I thought maybe you looked before each cube because on ryosuke mondo's multi bld attempt it looks like he looks before each cube.

* in the video gallery *


----------



## joey (Jun 17, 2008)

No? Which link?


----------



## Alex DiTuro (Jun 18, 2008)

Here's the link for the video


----------



## Mike Hughey (Jun 18, 2008)

I see him take a peek before solving the first one, but that is of course allowed, assuming he hasn't made any moves yet on any of the cubes.
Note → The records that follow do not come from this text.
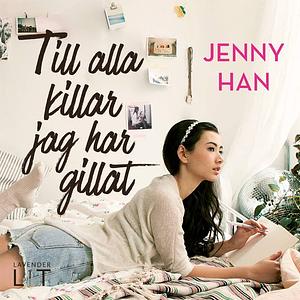 Till alla killar jag har gillat by Jenny Han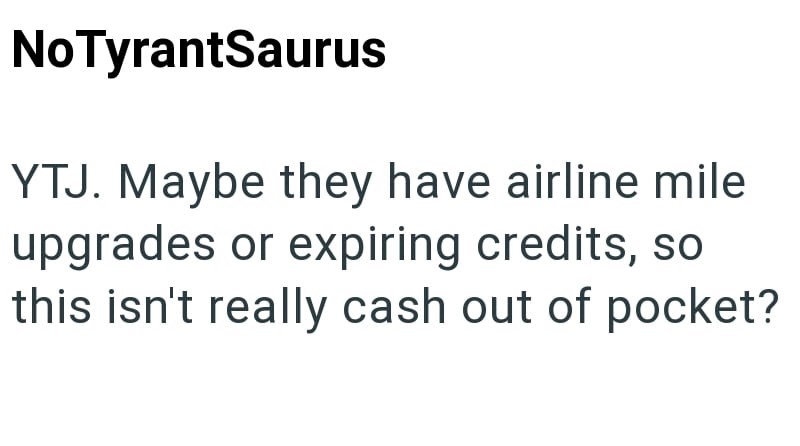 NoTyrantSaurus YTJ. Maybe they have airline mile upgrades or expiring credits, so this isn't really cash out of pocket?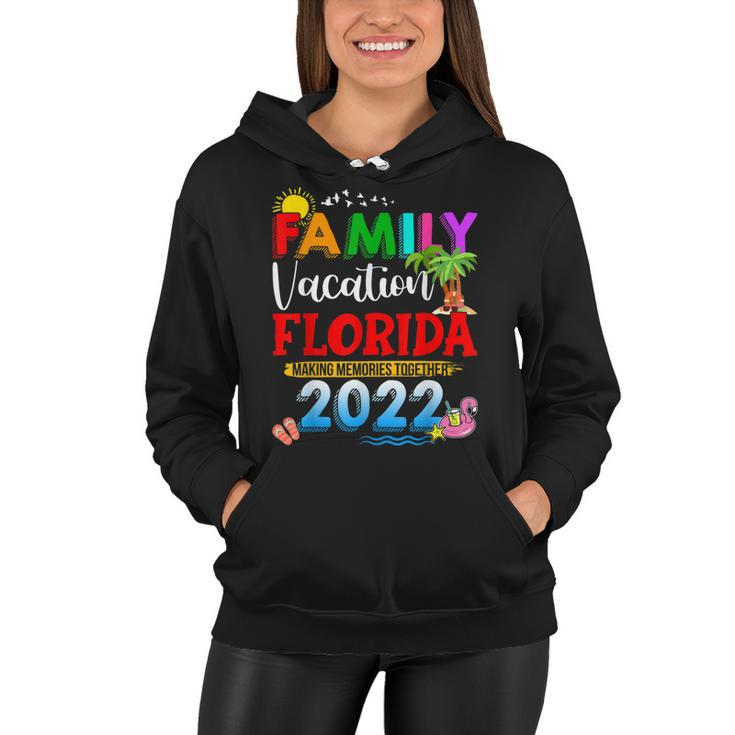 Family Vacation Florida Making Memories Together 2022 Travel  V2 Women Hoodie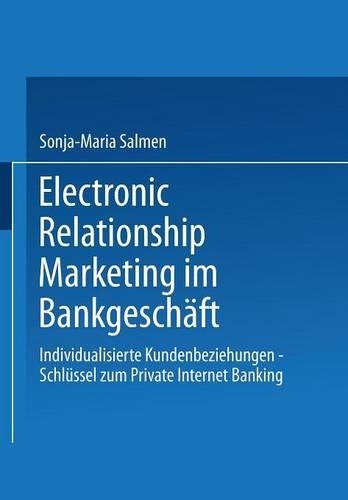 Electronic Relationship Marketing Im Bankgeschäft: Individualisierte Kundenbeziehungen -- Schlüssel Zum Private Internet Banking(German)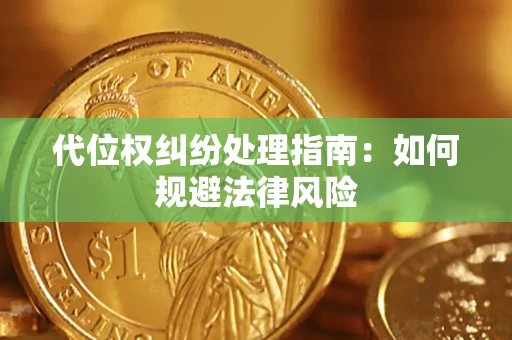武汉代位权纠纷处理指南:如何规避法律风险 武汉代位权纠纷处理指南:如何规避法律风险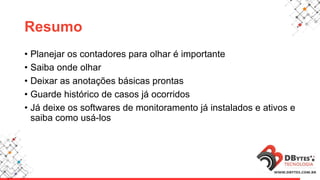 Resumo
• Planejar os contadores para olhar é importante
• Saiba onde olhar
• Deixar as anotações básicas prontas
• Guarde histórico de casos já ocorridos
• Já deixe os softwares de monitoramento já instalados e ativos e
saiba como usá-los
 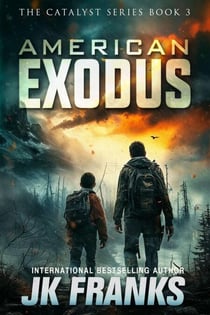 American Exodus - Catalyst Series, #3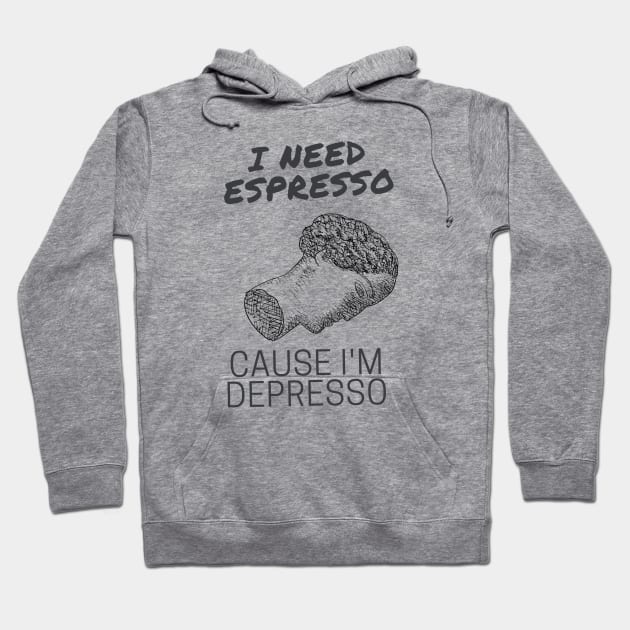 I Need Espresso Cause I'm Depresso Hoodie by The Caffeinated Introvert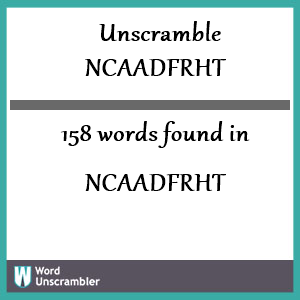 158 words unscrambled from ncaadfrht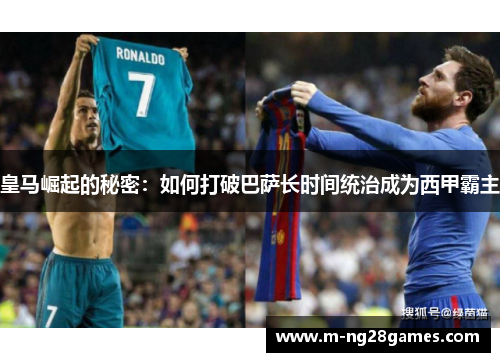 皇马崛起的秘密：如何打破巴萨长时间统治成为西甲霸主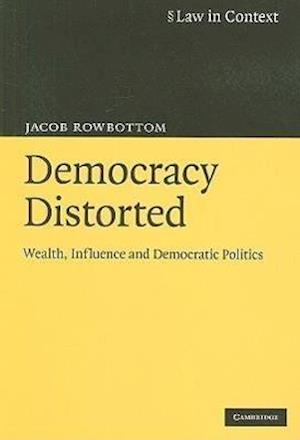 Democracy Distorted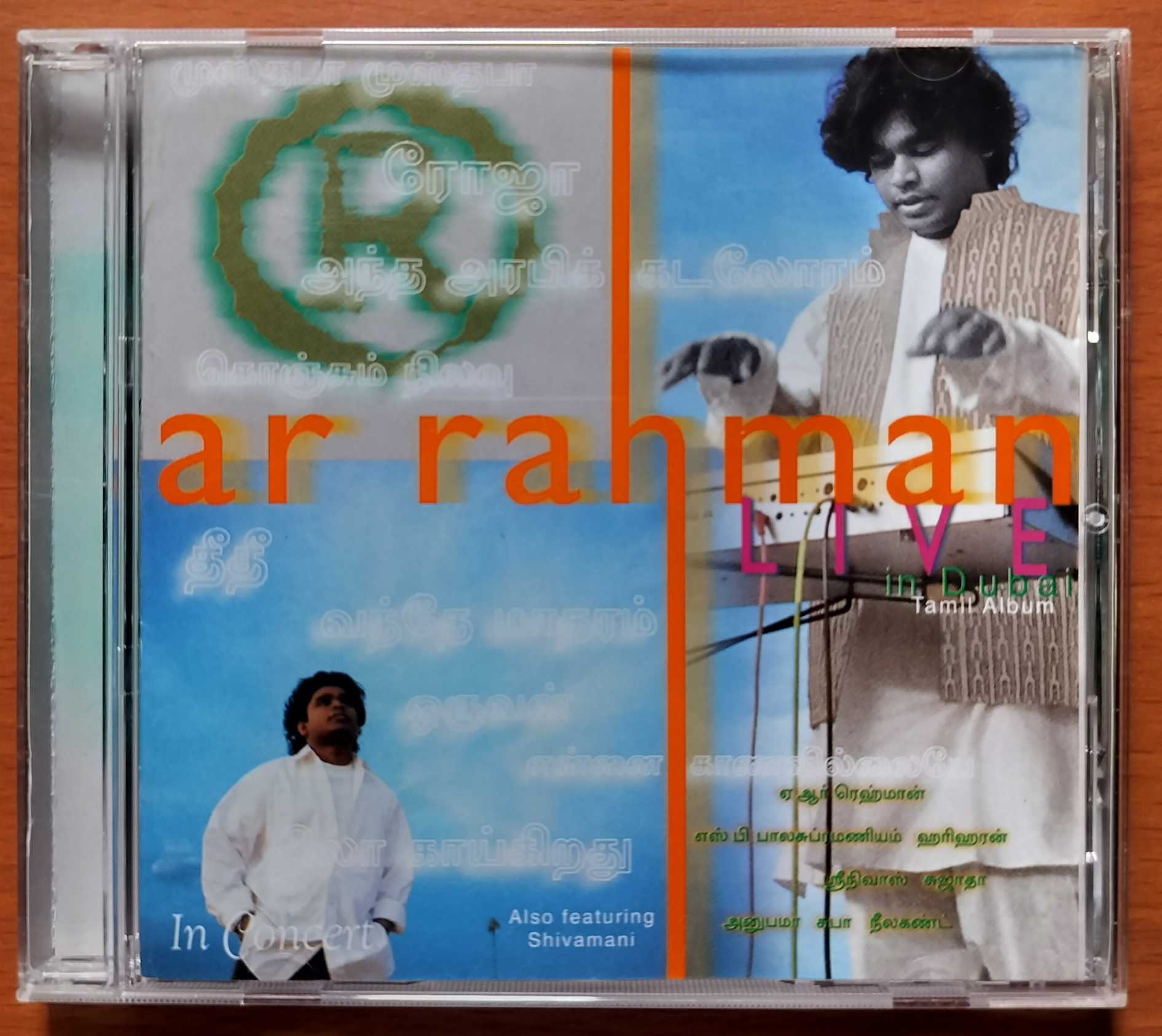 A.R. RAHMAN LIVE IN DUBAI VOL. 1 - A.R. Rahman Dubai Live Concert Tamil Audio Cd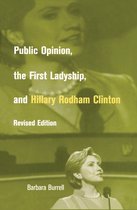 Women and Politics- Public Opinion, the First Ladyship, and Hillary Rodham Clinton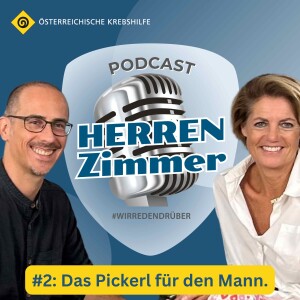 #2: Krebs-Vorsorge und -Früherkennung – das Pickerl für den Mann.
After that, I didn't see him look at any of the other cubes (although I must admit that I haven't watched carefully through the whole video). At what point did you see him take a look at another cube?


----------



## Swordsman Kirby (Jun 18, 2008)

Alex DiTuro said:


> I thought maybe you looked before each cube because on ryosuke mondo's multi bld attempt it looks like he looks before each cube.
> 
> * in the video gallery *



I am 99% sure he is not doing that. Otherwise that's stupid.


----------



## Alex DiTuro (Jun 21, 2008)

I'm sure it's my mistake. Ryosuke Mondo 's a legend. He would never cheat!


----------



## blah (Jun 22, 2008)

Somebody once said the same thing about you-know-who. And I'm one of those somebodys. (Or is it somebodies?) *image of corpses come to mind* Okay that was random.

For a 51 cube attempt? I'd trust Mondo


----------



## Alex DiTuro (Jul 4, 2008)

Don't get all harry potter on us!


----------